• Required work: Can you quote, word for word, the records from the line with "In a sequence" up to and including the line with "5. the point at 153,204"?

• Information supplied:
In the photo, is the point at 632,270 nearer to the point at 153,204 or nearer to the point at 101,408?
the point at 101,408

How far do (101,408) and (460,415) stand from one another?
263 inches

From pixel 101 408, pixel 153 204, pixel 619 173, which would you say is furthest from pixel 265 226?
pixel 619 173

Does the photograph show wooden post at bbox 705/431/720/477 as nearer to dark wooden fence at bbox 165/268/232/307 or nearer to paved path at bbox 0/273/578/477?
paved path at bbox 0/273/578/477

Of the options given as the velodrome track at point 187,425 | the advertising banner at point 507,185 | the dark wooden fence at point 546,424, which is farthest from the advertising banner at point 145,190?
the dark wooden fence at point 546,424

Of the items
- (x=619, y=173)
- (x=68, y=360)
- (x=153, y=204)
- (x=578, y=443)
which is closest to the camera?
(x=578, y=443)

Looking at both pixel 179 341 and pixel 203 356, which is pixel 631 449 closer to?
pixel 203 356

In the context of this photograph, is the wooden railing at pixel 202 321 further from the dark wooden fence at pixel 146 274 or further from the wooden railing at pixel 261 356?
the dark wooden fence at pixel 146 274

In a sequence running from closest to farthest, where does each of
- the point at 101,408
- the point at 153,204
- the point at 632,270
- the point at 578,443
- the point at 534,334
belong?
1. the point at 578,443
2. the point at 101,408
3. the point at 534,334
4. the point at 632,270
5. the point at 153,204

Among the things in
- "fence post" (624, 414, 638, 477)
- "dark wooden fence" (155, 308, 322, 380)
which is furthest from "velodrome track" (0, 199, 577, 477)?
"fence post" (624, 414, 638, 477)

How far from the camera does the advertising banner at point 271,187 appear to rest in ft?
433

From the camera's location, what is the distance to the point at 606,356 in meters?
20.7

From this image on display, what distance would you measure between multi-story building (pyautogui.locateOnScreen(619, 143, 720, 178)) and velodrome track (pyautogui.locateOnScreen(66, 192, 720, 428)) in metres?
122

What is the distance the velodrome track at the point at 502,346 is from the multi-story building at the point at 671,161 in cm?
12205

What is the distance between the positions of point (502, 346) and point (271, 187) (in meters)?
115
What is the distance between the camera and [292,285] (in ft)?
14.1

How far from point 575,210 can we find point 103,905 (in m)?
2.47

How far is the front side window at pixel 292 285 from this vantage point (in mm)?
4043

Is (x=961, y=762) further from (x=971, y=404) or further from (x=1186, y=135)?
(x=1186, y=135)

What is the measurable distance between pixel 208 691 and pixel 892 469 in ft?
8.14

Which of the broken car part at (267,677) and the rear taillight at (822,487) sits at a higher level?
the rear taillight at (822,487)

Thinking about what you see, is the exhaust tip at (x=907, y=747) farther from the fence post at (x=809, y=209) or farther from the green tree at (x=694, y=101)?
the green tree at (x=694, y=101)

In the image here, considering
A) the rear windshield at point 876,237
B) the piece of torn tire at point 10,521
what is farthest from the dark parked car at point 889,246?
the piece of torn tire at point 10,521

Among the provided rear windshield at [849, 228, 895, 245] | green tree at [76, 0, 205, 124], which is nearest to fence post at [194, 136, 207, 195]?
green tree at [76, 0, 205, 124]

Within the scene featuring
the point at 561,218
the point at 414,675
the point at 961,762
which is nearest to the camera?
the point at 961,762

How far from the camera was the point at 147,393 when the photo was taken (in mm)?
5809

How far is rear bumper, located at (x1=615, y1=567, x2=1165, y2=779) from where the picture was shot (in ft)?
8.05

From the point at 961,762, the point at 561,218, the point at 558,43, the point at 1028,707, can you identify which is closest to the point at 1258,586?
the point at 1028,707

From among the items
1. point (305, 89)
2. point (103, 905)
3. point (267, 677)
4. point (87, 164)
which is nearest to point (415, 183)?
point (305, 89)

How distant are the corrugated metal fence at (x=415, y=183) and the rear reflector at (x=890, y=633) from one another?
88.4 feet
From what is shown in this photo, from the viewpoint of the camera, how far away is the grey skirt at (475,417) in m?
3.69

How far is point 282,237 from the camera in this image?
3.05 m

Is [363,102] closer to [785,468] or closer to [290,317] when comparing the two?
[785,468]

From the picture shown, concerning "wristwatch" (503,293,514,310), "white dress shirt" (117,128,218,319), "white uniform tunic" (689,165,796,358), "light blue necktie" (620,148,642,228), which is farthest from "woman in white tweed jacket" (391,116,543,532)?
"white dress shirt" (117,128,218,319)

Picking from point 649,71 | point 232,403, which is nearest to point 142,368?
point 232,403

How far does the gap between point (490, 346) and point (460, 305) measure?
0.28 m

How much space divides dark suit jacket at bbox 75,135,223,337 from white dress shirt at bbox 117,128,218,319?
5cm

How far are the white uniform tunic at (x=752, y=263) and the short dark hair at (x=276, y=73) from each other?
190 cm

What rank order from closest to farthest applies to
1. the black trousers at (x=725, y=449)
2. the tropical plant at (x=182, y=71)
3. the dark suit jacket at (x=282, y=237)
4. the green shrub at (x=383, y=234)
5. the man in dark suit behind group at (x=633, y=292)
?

• Task output:
In a sequence running from closest to farthest, where does each of
- the point at 101,408
- the point at 153,204
- the point at 632,270
- the point at 578,443
- the point at 534,334
belong?
1. the point at 578,443
2. the point at 101,408
3. the point at 534,334
4. the point at 632,270
5. the point at 153,204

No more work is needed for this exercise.